Professor Weinberger has pursued a career-long interest in the relation between modern politics and the rise of modern science and technology. He has written extensively on the seventeenth century philosopher and statesman Sir Francis Bacon and more recently has lectured and written on the emerging subject of biotechnology. Professor Weinberger is also interested in the political thought of Martin Heidegger.

Among his books and articles are Science, Faith and Politics: Francis Bacon and the Utopian Roots of the Modern Age (Cornell University Press, 1985); “Politics and the Problem of Technology: An Essay on Heidegger and the Tradition of Political Philosophy” (American Political Science Review, March 1992); “Technology and the Problem of Liberal Democracy” in The Problem of Technology in the Western Tradition, ed. Melzer, Weinberger, and Zinman (Cornell University Press, 1993); and Francis Bacon’s History of the Reign of King Henry the Seventh: A New Edition and Interpretive Essay (Cornell University Press, 1996). His latest book is Benjamin Franklin Unmasked: On the Unity of His Moral, Religious, and Political Thought (The University Press of Kansas, 2005).

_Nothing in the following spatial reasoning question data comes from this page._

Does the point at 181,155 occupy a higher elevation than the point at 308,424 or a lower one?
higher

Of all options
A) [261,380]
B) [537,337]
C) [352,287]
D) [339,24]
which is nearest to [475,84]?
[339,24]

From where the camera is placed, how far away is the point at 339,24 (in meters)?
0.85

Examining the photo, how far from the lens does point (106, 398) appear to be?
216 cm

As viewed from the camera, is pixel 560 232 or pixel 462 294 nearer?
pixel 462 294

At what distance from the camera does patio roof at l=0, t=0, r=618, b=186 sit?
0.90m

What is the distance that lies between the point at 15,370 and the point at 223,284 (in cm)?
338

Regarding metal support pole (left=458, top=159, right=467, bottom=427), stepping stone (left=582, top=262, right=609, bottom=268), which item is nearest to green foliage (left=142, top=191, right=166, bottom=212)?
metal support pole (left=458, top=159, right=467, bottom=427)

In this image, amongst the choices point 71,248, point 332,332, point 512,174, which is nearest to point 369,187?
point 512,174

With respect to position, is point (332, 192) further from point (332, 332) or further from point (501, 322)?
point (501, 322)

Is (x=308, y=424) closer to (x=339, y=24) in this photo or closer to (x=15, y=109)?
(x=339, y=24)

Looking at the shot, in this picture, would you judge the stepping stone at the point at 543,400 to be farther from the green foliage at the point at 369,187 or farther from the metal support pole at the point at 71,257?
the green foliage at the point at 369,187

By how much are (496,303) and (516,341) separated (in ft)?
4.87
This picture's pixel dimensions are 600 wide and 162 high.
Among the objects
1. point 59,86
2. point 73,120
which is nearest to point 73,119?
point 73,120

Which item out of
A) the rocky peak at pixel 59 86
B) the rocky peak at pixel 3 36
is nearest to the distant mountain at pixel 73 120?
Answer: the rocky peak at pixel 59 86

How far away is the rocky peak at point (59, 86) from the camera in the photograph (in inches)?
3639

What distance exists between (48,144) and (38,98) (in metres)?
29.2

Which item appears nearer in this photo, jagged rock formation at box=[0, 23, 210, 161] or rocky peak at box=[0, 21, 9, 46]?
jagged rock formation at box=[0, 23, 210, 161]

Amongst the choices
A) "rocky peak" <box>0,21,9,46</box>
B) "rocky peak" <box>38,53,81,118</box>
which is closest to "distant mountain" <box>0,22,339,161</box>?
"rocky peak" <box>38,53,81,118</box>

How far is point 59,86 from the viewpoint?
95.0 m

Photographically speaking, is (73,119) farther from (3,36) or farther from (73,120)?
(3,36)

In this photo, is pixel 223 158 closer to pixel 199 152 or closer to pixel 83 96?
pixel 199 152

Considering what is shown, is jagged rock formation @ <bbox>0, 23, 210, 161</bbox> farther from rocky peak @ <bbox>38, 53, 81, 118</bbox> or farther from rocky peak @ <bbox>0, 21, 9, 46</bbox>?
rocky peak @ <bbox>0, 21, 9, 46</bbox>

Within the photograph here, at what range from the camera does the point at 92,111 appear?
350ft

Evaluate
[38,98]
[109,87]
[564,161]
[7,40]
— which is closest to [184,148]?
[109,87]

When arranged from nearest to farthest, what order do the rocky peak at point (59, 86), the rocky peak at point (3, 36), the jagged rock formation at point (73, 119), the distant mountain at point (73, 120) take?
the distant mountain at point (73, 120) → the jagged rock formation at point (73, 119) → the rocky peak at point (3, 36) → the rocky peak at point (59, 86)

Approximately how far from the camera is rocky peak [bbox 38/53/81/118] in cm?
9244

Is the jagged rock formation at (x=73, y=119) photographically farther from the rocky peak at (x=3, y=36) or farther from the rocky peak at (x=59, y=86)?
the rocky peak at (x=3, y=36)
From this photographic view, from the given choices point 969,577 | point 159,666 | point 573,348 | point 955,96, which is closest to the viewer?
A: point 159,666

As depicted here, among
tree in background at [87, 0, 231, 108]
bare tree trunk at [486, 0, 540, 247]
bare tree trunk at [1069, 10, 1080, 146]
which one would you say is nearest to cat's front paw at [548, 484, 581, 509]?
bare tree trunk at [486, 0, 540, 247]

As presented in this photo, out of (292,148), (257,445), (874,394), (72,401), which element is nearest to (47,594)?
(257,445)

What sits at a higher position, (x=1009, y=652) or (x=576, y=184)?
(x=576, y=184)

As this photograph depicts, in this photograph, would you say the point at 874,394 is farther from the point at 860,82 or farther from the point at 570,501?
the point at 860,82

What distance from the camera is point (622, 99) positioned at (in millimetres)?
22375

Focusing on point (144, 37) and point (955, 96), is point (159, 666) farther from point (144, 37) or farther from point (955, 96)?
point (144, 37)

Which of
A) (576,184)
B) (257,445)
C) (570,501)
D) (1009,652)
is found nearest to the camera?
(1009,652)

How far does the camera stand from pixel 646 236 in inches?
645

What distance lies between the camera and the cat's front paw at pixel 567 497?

He is also co-author of the Lefrak Forum books.

weinber8@msu.edu

 

 

EXECUTIVE DIRECTOR,
SYMPOSIUM ON SCIENCE, REASON AND MODERN DEMOCRACY

M. Richard Zinman is University Distinguished Professor of Political Theory in James Madison College, Michigan State’s residential college for undergraduates studying political affairs. He received his B.A. from Cornell University in 1965 and his Ph.D. from the Claremont Graduate School in 1976. In 1969 he helped found James Madison College and he has for many years served as Chair of its program in Political Theory and Constitutional Democracy. He has been a fellow of the National Endowment for the Humanities and in 2001 served as Distinguished Guest Professor in the Institute of Political Studies at Portuguese Catholic University.

Professor Zinman has focused on the challenges posed for the theory and practice of liberal democracy by the so-called “death of God” or nihilism. He has written and lectured widely on the political philosophy of the American Founding and on Plato, Aristotle, Thucydides, and Nietzsche. He is a highly recognized teacher of undergraduates, having won Michigan State’s Distinguished Faculty Award, the State of Michigan’s Teaching Excellence Award, and Michigan States’s Honors College Award for Distinguished Contributions to Honors Students. His former students occupy distinguished positions in universities across the nation, in national politics, and in the legal and judicial professions.

His most recent papers are “Nietzsche’s Thucydides” and “Nietzsche, Democracy, and the Pathos of Distance.”

He is also co-editor of all the Lefrak Forum books.